It’s true that for much of his career, Diamond was considered (at least) one step behind the times. As a Brooklyn kid who dropped out of his pre-med studies at New York University to write songs for the Brill Building machine, he was crafting hits for the Monkees (“I’m a Believer,” among others) at a time when they were being mocked as saccharine pretenders to the Beatles’ throne.

He arrived as a solo artist in the late ’60s, at a time when record companies were infatuated with British bands.

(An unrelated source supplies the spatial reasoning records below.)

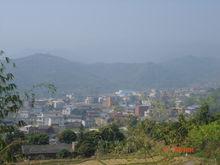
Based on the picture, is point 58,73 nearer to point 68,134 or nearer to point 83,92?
point 83,92

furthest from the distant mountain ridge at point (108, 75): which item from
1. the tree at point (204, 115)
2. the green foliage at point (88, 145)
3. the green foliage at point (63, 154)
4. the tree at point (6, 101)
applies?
the tree at point (6, 101)

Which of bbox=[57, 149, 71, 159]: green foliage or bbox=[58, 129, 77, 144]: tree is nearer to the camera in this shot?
bbox=[57, 149, 71, 159]: green foliage

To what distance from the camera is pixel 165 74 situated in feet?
501

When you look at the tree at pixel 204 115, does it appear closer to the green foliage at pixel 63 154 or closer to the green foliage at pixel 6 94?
the green foliage at pixel 63 154

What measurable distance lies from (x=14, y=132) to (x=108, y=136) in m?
19.0

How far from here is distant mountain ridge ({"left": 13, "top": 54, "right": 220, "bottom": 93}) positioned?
123 meters

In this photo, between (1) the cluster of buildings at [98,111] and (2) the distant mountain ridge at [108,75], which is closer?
(1) the cluster of buildings at [98,111]

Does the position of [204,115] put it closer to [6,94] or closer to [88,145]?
[88,145]

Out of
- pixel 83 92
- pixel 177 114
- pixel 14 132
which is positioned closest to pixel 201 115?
pixel 177 114

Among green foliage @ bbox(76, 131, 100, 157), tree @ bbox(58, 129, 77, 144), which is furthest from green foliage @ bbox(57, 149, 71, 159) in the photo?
tree @ bbox(58, 129, 77, 144)

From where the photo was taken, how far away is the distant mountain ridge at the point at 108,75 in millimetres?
122688

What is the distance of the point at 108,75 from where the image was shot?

As rock music grew heavier in the ’70s, Diamond’s became softer, and even his epic live shows were easily mocked — the “Jewish Elvis,” he was dubbed — for his emotive earnestness and his wardrobe of gaudy, sequined shirts.

“From the first guitar riff of this profit-taking double live showcase,” the influential critic Robert Christgau wrote of “Hot August Night,” Diamond’s landmark 1972 live album, “it’s obvious that the man is some sort of genius rock entertainer, but for the most part the great entertainer is striving for bad art and not even achieving it.”

“I’ve been kind of battling that throughout my career,” Diamond says now. “And I think it probably reinforced my feelings about — focus on the work, and not on all the chatter going on around the business and the media.”

For decades, Diamond contented himself with selling gazillions of records, filling arenas worldwide (he was the highest-grossing live act in pop music as recently as the 1990s) and owning the adult-contemporary charts (37 top-10 singles since 1969, according to Billboard, second only to Elton John).